FIG. 4.

Cooperation between SRE2 and SRE1. (A) The wild-type −638 promoter or the −132 truncation (−132), the −132 promoter with a functional SRE2 element fused to the end (−132 SRE), −132 mutants containing mutated SRE2 (SREk/o) or SRE1 (no114), or repairs of the mutated sequence (no 114 repair) were induced by phenylephrine or SRF-VP16. All transfections were normalized to the untreated controls for each promoter. The fold activation for each promoter (from its unstimulated control) is given by the numbers above the bars.

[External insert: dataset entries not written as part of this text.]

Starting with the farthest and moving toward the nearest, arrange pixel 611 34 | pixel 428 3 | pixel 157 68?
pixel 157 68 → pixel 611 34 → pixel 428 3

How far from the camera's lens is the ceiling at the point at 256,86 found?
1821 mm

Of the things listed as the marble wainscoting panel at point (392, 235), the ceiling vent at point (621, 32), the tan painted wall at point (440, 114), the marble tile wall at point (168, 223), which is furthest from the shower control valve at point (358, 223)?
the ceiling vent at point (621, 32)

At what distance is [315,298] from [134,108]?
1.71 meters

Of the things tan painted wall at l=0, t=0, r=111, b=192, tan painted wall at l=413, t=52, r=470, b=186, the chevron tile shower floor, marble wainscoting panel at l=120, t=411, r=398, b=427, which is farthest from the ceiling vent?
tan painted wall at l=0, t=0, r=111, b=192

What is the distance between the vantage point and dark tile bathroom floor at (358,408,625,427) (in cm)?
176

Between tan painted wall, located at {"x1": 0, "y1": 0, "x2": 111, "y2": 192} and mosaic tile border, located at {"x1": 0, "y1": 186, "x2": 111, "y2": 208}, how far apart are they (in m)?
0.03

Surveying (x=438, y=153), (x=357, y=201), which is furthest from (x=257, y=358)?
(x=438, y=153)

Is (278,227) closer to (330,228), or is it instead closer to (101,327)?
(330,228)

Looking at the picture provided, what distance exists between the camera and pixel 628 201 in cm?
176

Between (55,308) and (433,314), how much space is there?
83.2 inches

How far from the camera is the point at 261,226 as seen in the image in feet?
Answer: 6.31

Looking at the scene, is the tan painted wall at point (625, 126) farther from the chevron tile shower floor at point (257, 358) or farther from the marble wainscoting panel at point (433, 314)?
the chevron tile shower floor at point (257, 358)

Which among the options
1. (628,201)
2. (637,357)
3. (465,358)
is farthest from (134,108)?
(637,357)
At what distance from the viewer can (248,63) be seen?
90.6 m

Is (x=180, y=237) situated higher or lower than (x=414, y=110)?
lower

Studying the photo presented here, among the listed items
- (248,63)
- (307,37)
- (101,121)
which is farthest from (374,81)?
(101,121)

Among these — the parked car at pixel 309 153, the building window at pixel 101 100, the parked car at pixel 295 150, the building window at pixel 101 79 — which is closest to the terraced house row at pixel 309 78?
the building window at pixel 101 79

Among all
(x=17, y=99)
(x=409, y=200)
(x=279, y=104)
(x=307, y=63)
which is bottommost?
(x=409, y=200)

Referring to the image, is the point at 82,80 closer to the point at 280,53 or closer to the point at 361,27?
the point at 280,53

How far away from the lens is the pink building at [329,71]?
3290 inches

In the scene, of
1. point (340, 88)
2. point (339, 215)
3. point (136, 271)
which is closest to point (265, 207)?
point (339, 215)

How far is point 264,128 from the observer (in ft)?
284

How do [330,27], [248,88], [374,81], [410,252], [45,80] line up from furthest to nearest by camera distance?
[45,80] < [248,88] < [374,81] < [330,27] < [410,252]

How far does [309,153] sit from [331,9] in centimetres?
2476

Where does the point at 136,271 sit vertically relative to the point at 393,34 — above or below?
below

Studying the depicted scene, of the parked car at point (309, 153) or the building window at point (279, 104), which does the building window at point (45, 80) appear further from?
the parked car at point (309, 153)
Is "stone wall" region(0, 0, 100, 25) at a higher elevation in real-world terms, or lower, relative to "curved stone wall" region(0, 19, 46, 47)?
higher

Note that the −132 promoter is not significantly activated by either phenylephrine or SRF-VP16, while the promoter with a single copy of the SRE2 element fused to the end of −132 regains wild-type activation by SRF-VP16 and partially rescues activation by phenylephrine. Mutation of either SRE element reduces activation by both stimuli, while remutation to repair the SRE1 mutant rescues activation by both stimuli. (B) Three SRE2 elements were fused to the end of a 300-bp DNA fragment from the Kan gene on the end of the −132 promoter. The SRE1 element was mutated in this construct, and stimulation was assessed after treatment with phenylephrine or SRF-VP16. Note that mutation of the SRE1 element reduces basal promoter activity and induction by both phenylephrine and SRF-VP16.